## Exercise description
Duplicate the rows word for word, everything from the line containing "As seen in this" down to the last of the rows, with both ends included. Leave the pictures out of your copy.

## Input material
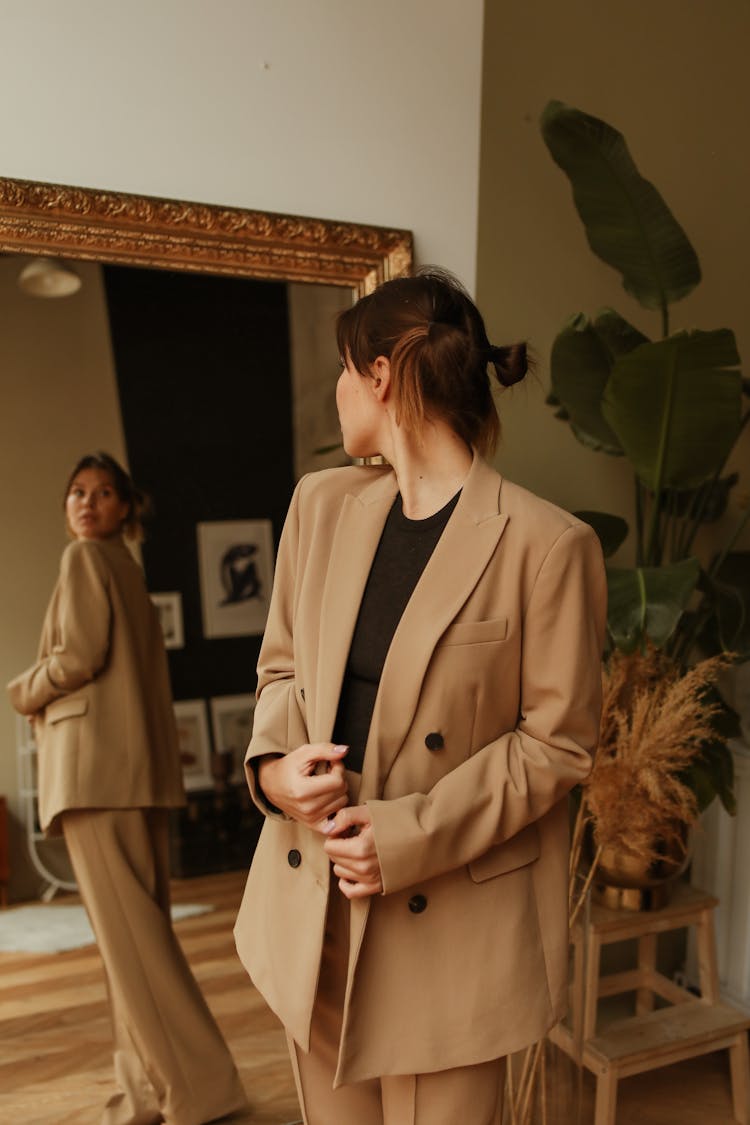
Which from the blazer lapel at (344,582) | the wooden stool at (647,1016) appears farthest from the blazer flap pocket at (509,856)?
the wooden stool at (647,1016)

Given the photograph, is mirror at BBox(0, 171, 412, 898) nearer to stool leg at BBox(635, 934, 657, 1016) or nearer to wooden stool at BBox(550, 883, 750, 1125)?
wooden stool at BBox(550, 883, 750, 1125)

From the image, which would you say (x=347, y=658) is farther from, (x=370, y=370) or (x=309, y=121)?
(x=309, y=121)

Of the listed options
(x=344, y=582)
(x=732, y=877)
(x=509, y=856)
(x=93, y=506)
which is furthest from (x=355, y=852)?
(x=732, y=877)

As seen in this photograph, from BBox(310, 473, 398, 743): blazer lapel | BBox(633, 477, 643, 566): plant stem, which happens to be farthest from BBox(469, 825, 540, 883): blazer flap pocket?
BBox(633, 477, 643, 566): plant stem

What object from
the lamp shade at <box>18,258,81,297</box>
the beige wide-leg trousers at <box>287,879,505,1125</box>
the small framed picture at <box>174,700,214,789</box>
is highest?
the lamp shade at <box>18,258,81,297</box>

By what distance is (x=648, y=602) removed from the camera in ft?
6.40

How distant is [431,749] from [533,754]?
0.45ft

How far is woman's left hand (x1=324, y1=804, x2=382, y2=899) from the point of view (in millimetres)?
1208

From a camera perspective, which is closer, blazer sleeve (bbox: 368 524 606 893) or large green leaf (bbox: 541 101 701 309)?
blazer sleeve (bbox: 368 524 606 893)

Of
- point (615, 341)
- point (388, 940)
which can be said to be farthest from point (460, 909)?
point (615, 341)

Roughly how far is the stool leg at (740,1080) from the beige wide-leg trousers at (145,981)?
50.8 inches

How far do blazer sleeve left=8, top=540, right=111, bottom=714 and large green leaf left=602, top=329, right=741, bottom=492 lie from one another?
3.98 ft

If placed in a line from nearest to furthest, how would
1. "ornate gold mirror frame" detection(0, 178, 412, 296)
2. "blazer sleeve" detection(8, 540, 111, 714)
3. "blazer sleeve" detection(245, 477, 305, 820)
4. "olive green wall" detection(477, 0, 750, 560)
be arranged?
"blazer sleeve" detection(245, 477, 305, 820), "ornate gold mirror frame" detection(0, 178, 412, 296), "blazer sleeve" detection(8, 540, 111, 714), "olive green wall" detection(477, 0, 750, 560)

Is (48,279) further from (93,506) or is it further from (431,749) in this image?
(431,749)
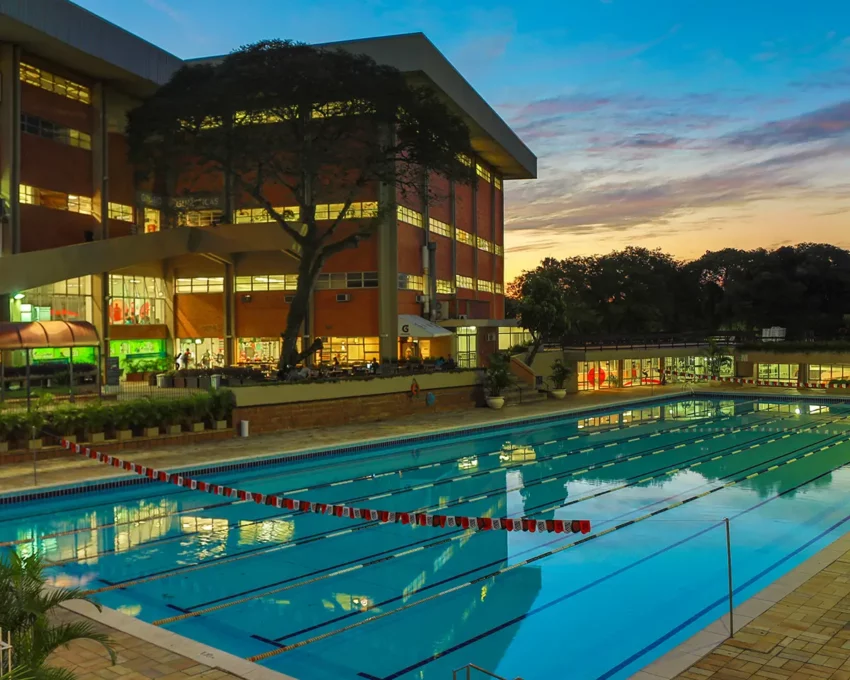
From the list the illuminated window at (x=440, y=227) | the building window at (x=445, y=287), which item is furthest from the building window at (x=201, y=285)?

## Result for this task
As seen in this photograph, from BBox(310, 473, 398, 743): blazer lapel | BBox(633, 477, 643, 566): plant stem, which happens to be farthest from BBox(469, 825, 540, 883): blazer flap pocket?
BBox(633, 477, 643, 566): plant stem

What object from
the lamp shade at <box>18,258,81,297</box>
the beige wide-leg trousers at <box>287,879,505,1125</box>
the small framed picture at <box>174,700,214,789</box>
is highest?
the lamp shade at <box>18,258,81,297</box>

By what distance is (x=648, y=602) removed from the camera in ft?
6.40

How distant is [431,749] from [533,754]?
0.45ft

How far is woman's left hand (x1=324, y1=804, x2=382, y2=899) from the point of view (in millimetres)?
1208

From a camera perspective, which is closer, blazer sleeve (bbox: 368 524 606 893) or large green leaf (bbox: 541 101 701 309)?
blazer sleeve (bbox: 368 524 606 893)

Of
- point (615, 341)
- point (388, 940)
which can be said to be farthest from point (460, 909)?
point (615, 341)

Roughly how far is the stool leg at (740,1080) from the beige wide-leg trousers at (145,981)?
50.8 inches

How far do blazer sleeve left=8, top=540, right=111, bottom=714 and large green leaf left=602, top=329, right=741, bottom=492 lie from one another?
3.98 ft

If placed in a line from nearest to furthest, how would
1. "ornate gold mirror frame" detection(0, 178, 412, 296)
2. "blazer sleeve" detection(8, 540, 111, 714)
3. "blazer sleeve" detection(245, 477, 305, 820)
4. "olive green wall" detection(477, 0, 750, 560)
be arranged?
"blazer sleeve" detection(245, 477, 305, 820), "ornate gold mirror frame" detection(0, 178, 412, 296), "blazer sleeve" detection(8, 540, 111, 714), "olive green wall" detection(477, 0, 750, 560)

Is (48,279) further from (93,506) or is it further from (431,749) in this image?
(431,749)
From the list the illuminated window at (x=440, y=227) | the building window at (x=445, y=287), which item is furthest from the building window at (x=201, y=285)?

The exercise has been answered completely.